Photos From the March on Washington

On the 57th anniversary of the historic March on Washington for Jobs and Freedom, thousands gathered to demand social justice.

Photographs by Simbarashe Cha and Myesha Evon

On Friday, tens of thousands of people gathered from across the country at the Lincoln Memorial in Washington, D.C., on the 57th anniversary of the historic March on Washington for Jobs and Freedom, to continue rallying for social justice issues in the United States. The march, organized by the Reverend Al Sharpton and the National Action Network, was called the “Get Your Knee Off Our Necks” Commitment March on Washington, and featured speeches from the steps of the Lincoln Memorial followed by a march to the Martin Luther King Jr. Memorial.

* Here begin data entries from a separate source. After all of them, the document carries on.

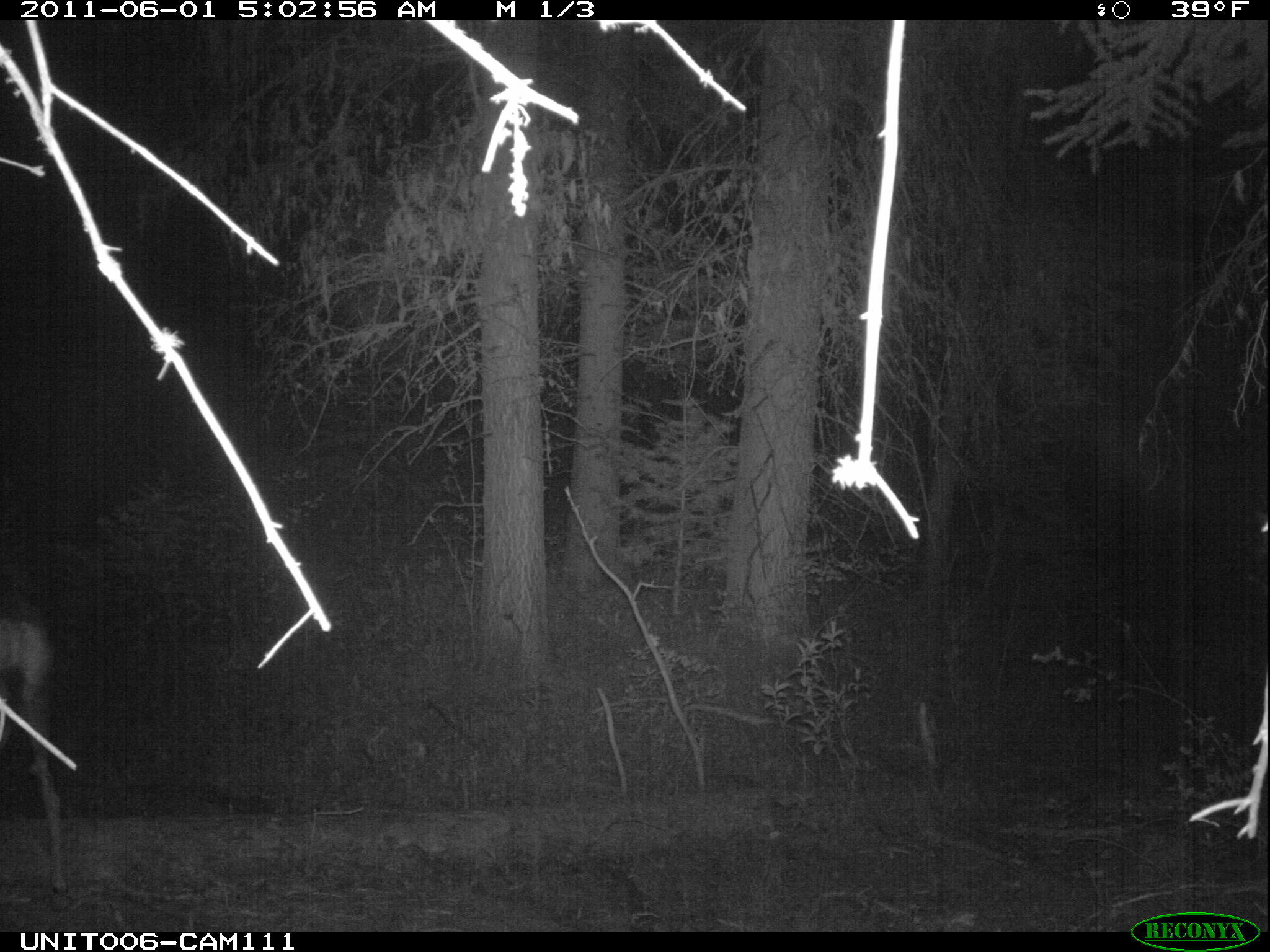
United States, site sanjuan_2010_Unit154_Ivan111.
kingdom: Animalia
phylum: Chordata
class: Mammalia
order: Artiodactyla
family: Cervidae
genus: Odocoileus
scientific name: Odocoileus hemionus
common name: mule deer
Odocoileus hemionus (mule deer).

Simbarashe Cha, a photographer who spent nearly 10 hours on the National Mall in 90-plus-degree heat to photograph the march for The Atlantic, says the biggest challenge was “not security, or the police, or the reality of racism that is always just around the corner ... It was the heat. It oppressed and it suffocated and it tried its damnedest to put us in a submissive chokehold, and nowhere was it hotter than on the steps of the Lincoln Memorial, the stone and concrete serving as a heat magnet for anyone who braved the sun out from beneath the trees. And yet, nearly everyone stayed.”

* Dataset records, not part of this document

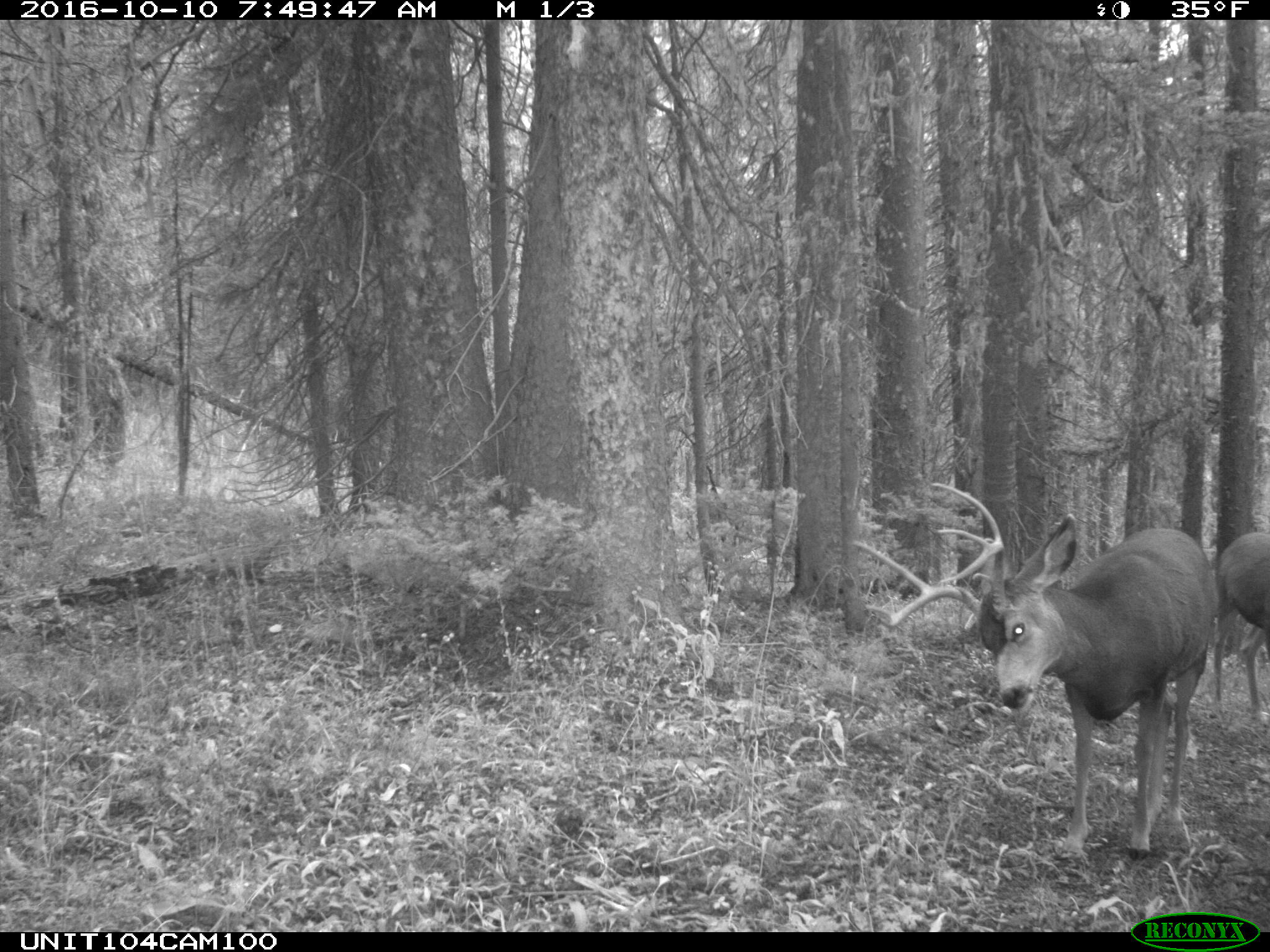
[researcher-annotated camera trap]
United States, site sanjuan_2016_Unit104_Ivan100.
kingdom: Animalia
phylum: Chordata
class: Mammalia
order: Artiodactyla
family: Cervidae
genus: Odocoileus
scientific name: Odocoileus hemionus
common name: mule deer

“During these times, it is important for us to choose how we show up in the world,” says Myesha Evon, another photographer who covered the march for The Atlantic. “I wanted to capture the joy, intimacy, diversity, and unity of the movement."

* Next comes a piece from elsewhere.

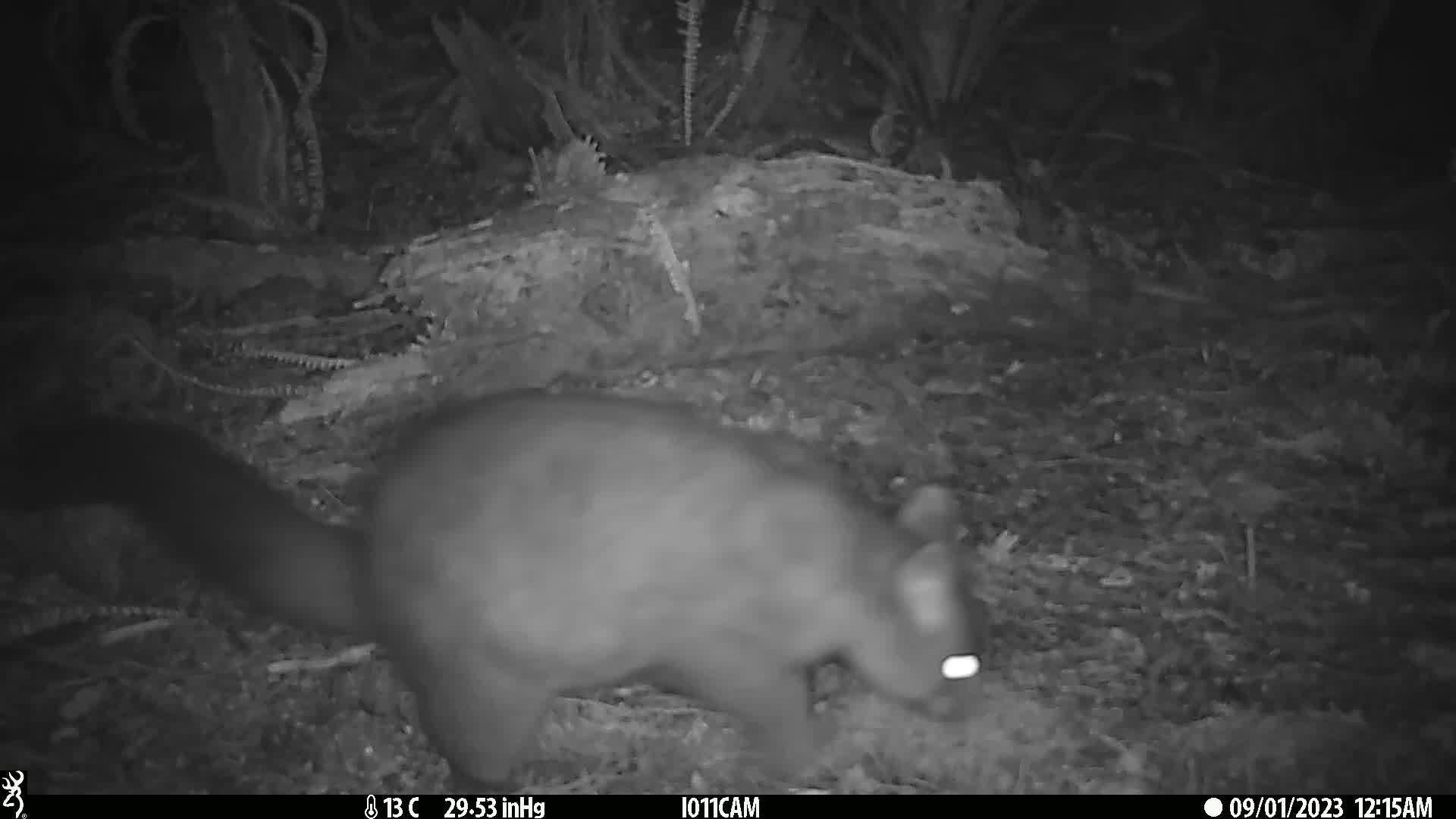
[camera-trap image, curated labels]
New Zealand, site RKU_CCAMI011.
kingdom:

“There was something surreal about seeing the sea of people line up and down the mall, knowing that Lincoln’s statue sat watching all of us, and that once upon a time, a group of Black leaders led by Dr. Martin Luther King stood in this very place and delivered one of the most iconic speeches the world has ever known,” Cha says. “It is one of the most beautiful things I’ll ever get to witness. But there shouldn’t be a rally; no one should have had to be there. I often ask myself: Will we ever fully realize Dr. King’s dream? What will it take?”